Gedrag kan prima beinvloed worden zonder dat er een greintje vrije wil. De pavlov-reactie (honden die gaan kwijlen als ze een geluidssignaal horen dat geassocieerd wordt met voer) is het ultieme voorbeeld: het kwijlen gaat instinctief maar is desondanks beinvloed door de omgeving (want de koppeling met het geluidssignaal is niet instinctief.)
Leren kan door repeteren. Imiteren gebeurt ver voor je echt van een vrije wil kan spreken. Bij baby’s van een paar maanden oud zie je de imitatie al – van een doelbewuste keuze lijkt me in die situatie niet echt sprake (en in juridische zin gaat men er pas vanaf 18 vanuit volledig in staat te zijn vrije keuzes te maken. En zelfs dan nog niet altijd.)
Hoe verklaar je immers het verschijnselen als creativiteit en veranderingen?
Verandering is natuurlijk, kan willekeurig zijn, en er hoeft geen vrije wil voor te bestaan: de natuur met al z’n schoonheid is daar volgens mij voorbeeld genoeg van.
En begrijp me goed – ik wil niet aantonen dat vrije wil niet bestaat (want daar ben ik nog steeds niet helemaal uit.) Maar voor de dingen die jij noemt is vrije wil niet noodzakelijk.

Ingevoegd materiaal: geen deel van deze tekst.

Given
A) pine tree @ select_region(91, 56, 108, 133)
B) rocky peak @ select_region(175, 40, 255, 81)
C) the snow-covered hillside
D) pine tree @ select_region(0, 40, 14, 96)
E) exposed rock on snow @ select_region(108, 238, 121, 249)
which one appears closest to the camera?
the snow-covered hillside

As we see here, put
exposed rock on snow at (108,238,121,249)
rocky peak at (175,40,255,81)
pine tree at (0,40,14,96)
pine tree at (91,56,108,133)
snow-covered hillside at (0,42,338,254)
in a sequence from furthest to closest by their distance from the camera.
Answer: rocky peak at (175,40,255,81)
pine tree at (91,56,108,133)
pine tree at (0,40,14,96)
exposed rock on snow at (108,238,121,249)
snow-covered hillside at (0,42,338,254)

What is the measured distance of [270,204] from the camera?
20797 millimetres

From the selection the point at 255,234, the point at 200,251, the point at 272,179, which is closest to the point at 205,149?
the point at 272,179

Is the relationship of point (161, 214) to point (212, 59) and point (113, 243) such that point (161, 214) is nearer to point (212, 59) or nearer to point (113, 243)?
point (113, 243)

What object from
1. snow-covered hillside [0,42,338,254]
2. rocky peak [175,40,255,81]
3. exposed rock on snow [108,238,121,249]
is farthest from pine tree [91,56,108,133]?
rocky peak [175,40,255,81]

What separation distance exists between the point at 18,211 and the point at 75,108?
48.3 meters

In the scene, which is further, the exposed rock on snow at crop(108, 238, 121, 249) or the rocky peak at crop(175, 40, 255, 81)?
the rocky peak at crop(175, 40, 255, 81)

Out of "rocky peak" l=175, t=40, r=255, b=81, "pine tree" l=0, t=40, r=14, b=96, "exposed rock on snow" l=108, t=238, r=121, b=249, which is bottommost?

Als er eenmaal een aanleiding is, kunnen hormonen ervoor zorgen dat ons lichaam seksueel opgewonden wordt. Ons lichaam kan zelfs lichamelijk opgewonden zijn, zonder dat we ons er zelf bewust van zijn. We hebben dus weinig invloed op de lichamelijke reactie op een bepaalde stimulans. Maar, we kunnen zelf kiezen hoe we met die stimulans omgaat. Zo kunnen we zelf onze seksuele gevoelens en seksueel gedrag beïnvloeden. Hoe dat kan? We kunnen er aan toegeven , de stimulans vermijden , relativeren of veranderen .
Inderdaad lijkt me de mogelijkheid om dergelijke impulsen te kunnen onderdrukken kenmerkend voor mensen. Niet iedereen is daarin even sterk (maar je kunt jezelf wel aanleren om daar sterker in te worden). Hoe meer je in staat bent om je in je keuzes niet te laten dwarsbomen door impulsiviteit, hoe meer je in staat bent om je vrije wil te ontplooien. Daarbij is vrijheid altijd een relatief begrip, je bent dus meer of minder vrij.